Mlliyet Milliyet Blog Milliyet Blog
 
Facebook Connect
Blog Kategorileri
 

30 Ağustos '06

 
Kategori
Eğitim
 

Haydi sen de söyle

Haydi sen de söyle
 

Daha önce de yazmıştım. Konuşup düşüncesini söyleyemeyen bir toplumda ancak Brütüsler yetişir. Konuşandan değil, asıl susandan korkmalı. İnsanı daha çok sessizlik ürkütür. Sakin akan sular daha derindir. Bütün felaketler büyük sessizliklerden sonra gelmiştir. Pusularda hep sessizlik vardır. Cenazelerde gördüğünüz sessizliği, düğünde ve bayramda göremezsiniz. Fakat gürültü ile sesliliği birbirinden ayırmak gerek. Her şeyin bir adabı olduğu gibi çok sesliliğinde kendine göre bir edebi vardır. “Edebin olmadığı yerde edebiyatta yoktur” diyor M. Akif.

Ancak ne konuştuğunu da bilmeli. Yani düşünerek konuşmalı. Bir düşünür “Düşünmeden konuşmanın cezası konuştuktan sonra düşünmeye mahkum olmaktır” der. Hürriyetin ana unsurlarından biriside konuşma hürriyetidir. Konuşma ve düşüncesini ifade etme hürriyeti olmadı mı, o hürriyet hürriyet değildir. M. Kemal Atatürk gittiği her yerde insanların özellikle konuşma ve düşüncelerini açıkça ifade etmelerini istiyor ve bir sözünde “ Hürriyet olmayan bir memlekette ölüm ve izmihlal vardır” diyordu.

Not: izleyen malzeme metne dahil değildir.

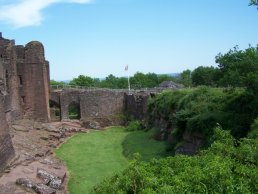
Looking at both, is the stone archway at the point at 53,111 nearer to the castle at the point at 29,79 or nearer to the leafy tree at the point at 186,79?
the castle at the point at 29,79

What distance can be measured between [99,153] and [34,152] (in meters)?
3.88

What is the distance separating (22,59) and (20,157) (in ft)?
52.4

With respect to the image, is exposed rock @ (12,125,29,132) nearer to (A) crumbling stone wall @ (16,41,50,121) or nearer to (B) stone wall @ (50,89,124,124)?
(A) crumbling stone wall @ (16,41,50,121)

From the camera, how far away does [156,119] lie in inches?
1187

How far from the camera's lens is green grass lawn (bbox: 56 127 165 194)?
18620 millimetres

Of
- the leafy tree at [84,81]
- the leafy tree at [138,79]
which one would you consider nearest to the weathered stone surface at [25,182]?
the leafy tree at [84,81]

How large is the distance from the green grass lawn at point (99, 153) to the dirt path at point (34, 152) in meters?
0.60

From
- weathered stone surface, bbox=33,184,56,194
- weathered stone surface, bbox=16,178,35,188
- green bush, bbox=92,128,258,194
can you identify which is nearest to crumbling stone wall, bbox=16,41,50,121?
weathered stone surface, bbox=16,178,35,188

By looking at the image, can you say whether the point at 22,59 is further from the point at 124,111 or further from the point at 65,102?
the point at 124,111

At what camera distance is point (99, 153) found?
24.1 meters

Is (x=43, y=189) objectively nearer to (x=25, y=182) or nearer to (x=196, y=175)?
(x=25, y=182)

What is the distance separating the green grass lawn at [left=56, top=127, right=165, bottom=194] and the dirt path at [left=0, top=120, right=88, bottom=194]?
603mm

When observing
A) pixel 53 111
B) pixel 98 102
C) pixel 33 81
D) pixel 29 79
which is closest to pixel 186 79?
pixel 53 111

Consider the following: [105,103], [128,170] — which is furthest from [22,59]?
[128,170]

Her defasında söyleriz ya. Hep susarak geldik bugünlere. Bunu resimlere bile yansıttık. İşaret parmağı dudağın ucunda, susmayı istiyordu bizden. Evde, okulda, çevrede. Konuşmak ve düşüncesini ifade etmek için büyümeliydik. Büyüdük ama hala konuşup düşüncemizi ifade etmekte zorlanıyoruz. Büyüklerimiz değil miydi bize ağaç yaş iken eğilir diyen. Yaş iken öğrenilmeyen kuru iken nasıl öğrenilebilirdi ki. Belki de bundandır bizim kavgaya hazır oluşlarımız. Dahası ön yargılı davranışlarımız. Neye sayarsanız sayın işte.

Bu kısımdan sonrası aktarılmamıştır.